(Work instructions)
(1) In the casting forum post, what does Bernd Ziesche give as the key for longer carries?
(2) Translate this sentence from the casting forum post into Spanish: "Some instructors teach spey casting by starting with an elliptical cast and then letting the anchor land."

(Reading passage)
--- Start ---

Re: Belgian / Gebetsroither / Continuous Tenion

#21

Post by jarmo » Thu Apr 15, 2021 1:42 pm

Bernd Ziesche wrote:
Thu Apr 15, 2021 8:59 am
The key for longer carries is, to accelerate the back cast as straight as possible and to lift the tip POST RSP1 BY DRIFT!
Having started my fly fishing journey with spey casting, I have imagined this technique of casting to be very similar to the moves in a (straight-line sweep) spey cast: sweep, drift to key position, fwd cast. Perhaps that is why I find this style more effortless than vertical overhead, especially due to the ease of incorporating smooth power from elbow movement on the backcast. And perhaps, just perhaps, because of this relationship I have it approximately correct. But then there is the issue of tracking "well enough" ... for certain testing situations. :)

Some instructors teach spey casting by starting with an elliptical cast and then letting the anchor land.

--- End ---

(Supplied records)
--- Start ---

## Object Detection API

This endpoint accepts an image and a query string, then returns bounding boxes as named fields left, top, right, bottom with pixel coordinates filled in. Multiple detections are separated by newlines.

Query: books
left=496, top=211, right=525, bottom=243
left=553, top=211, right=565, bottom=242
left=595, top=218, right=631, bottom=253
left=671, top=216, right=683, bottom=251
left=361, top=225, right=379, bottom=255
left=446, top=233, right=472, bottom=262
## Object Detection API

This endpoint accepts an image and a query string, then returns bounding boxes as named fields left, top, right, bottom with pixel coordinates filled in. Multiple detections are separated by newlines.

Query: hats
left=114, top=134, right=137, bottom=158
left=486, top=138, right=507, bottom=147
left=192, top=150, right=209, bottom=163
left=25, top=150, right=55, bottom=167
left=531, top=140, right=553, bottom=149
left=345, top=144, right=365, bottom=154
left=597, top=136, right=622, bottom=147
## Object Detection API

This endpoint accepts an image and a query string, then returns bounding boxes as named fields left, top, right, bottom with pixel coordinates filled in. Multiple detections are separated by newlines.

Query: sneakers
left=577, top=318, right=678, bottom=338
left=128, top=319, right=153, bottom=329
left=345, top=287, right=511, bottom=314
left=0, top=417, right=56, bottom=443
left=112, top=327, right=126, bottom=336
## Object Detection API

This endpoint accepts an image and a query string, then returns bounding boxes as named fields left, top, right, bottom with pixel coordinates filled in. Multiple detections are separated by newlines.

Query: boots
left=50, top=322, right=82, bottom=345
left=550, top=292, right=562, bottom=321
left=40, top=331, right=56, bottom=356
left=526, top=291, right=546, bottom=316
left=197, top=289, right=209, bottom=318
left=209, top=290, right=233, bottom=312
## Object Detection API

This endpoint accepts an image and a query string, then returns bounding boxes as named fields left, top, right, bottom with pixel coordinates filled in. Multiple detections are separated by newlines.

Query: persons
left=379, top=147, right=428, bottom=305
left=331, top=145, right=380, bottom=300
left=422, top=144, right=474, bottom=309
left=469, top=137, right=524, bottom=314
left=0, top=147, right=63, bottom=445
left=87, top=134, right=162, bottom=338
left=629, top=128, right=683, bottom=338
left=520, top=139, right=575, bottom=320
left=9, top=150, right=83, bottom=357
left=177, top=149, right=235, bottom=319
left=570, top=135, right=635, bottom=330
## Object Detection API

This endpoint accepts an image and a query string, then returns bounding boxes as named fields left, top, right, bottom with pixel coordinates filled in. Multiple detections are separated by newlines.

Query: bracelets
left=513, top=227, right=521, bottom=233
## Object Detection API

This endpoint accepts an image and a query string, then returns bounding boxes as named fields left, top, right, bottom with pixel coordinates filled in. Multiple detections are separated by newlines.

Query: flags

--- End ---

(Task-by-task outputs)
(1) Accelerating the back cast as straight as possible and lifting the tip post RSP1 by drift.

(2) Algunos instructores enseñan el lanzado spey comenzando con un lanzado elíptico y luego dejando que el anclaje se pose.